ROSANCRANTZ: Take you me for a sponge, my lord?
Hamlet: Aye, sir, that soaks up the king’s countenance, his rewards, his authorities. But such officers do the king best service in the end. He keeps them, like an ape, in the corner of his jaw, first mouthed, to be last swallowed. When he needs what you have gleaned, it is but squeezing you and, sponge, you shall be dry again.
                        We all know about that princes and king always stands of power position.
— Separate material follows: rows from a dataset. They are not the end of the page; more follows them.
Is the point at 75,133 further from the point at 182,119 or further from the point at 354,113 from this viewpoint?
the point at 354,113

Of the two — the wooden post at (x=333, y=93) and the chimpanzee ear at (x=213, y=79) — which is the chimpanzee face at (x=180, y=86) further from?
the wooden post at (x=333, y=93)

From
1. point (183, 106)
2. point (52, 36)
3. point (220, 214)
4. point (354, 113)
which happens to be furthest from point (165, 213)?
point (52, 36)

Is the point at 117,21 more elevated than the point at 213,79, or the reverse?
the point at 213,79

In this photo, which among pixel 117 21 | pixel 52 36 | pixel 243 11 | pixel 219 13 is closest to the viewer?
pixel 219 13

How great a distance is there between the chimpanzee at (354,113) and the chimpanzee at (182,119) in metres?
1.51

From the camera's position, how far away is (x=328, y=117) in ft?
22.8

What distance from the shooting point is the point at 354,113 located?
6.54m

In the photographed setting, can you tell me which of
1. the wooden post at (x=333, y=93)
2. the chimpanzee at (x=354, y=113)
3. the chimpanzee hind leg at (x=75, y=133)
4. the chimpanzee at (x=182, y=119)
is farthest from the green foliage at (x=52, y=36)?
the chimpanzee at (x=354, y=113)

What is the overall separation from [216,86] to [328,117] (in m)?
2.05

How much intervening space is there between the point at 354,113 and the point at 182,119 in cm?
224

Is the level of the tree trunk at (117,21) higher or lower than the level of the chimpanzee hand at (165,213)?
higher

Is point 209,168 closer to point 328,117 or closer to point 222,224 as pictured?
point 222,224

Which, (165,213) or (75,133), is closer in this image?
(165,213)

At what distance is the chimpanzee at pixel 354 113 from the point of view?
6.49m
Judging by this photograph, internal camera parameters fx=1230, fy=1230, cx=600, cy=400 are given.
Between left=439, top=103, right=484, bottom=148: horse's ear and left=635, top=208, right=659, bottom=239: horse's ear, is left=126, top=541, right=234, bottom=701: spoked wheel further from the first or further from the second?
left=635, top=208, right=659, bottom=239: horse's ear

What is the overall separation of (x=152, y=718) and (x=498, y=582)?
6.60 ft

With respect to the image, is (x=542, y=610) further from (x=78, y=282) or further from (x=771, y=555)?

In Hamlet the character of Hamlet is also stand power position and second Polonius and Claudius both they have on motives to exercise. The king Claudius always wanted to be a king and so that is Hamlet’s hidden wanted also there is. Claudius was aware of power, clearly, when he observed of Hamlet’s apparent madness that “Madness in great ones must not unwatched go”. With equal truth Rosencrantz and Guildenstern might have observed that power in great ones also must not unwatched go.
                 It is instructive to note that the reality of power reflective of Shakespeare’s time might in another time and in another culture reflect a radically different worldview. In stoppard’s version, they are even more obviously two ineffectual pawns, seeking constantly to know who they are, why they are here, where they are going. Whether they “are” at all may be the ultimate question of this modern play. In Rosencrantz and Guildenstern Are Dead, Stoppard has given the contemporary audience a play that examines existential questions in the context of a whole world that may have no meaning at all. Although it is not our intention to examine that play in great detail, suffice it to note that the essence of marginalization is here: in this view, Rosencrantz and Guildenstern are archetypal human beings caught up on a ship-spaceship Earth for the twentieth or the twenty-first century that leads nowhere, except to death, a death for person who are already dead. If these two characters were marginalize in hamlet, they are even more so in Stoppard’s handling. If Shakespeare marginalized the powerless in his own version of Rosencrantz and Guildenstern, Stoppard has marginalize us all in an era when in the eyes of some all of us are caught up in forces beyond our control. In other words, a cultural and historical view that was Shakespeare’s is radically reworked to reflect a cultural and philosophical view of another time-our own.


Conclusion:

                    In cultural study two characters in Hamlet is Rosencrantz and Guildenstern both are marginalized characters. They were innocent but they wanted to help both hamlet and Claudius but they had to sacrifice their lives too. Hamlet does not think of his two best friends with whom he has spent a lovely time and decide to put and end to their deaths. Whether in Shakespear’s version of stoppard’s , Rosencrantz and Guildenstern are know more than what Rosencrantz called a “small annexment,” a “petty consequence ,” mere nothings for the “massy wheel” of kings.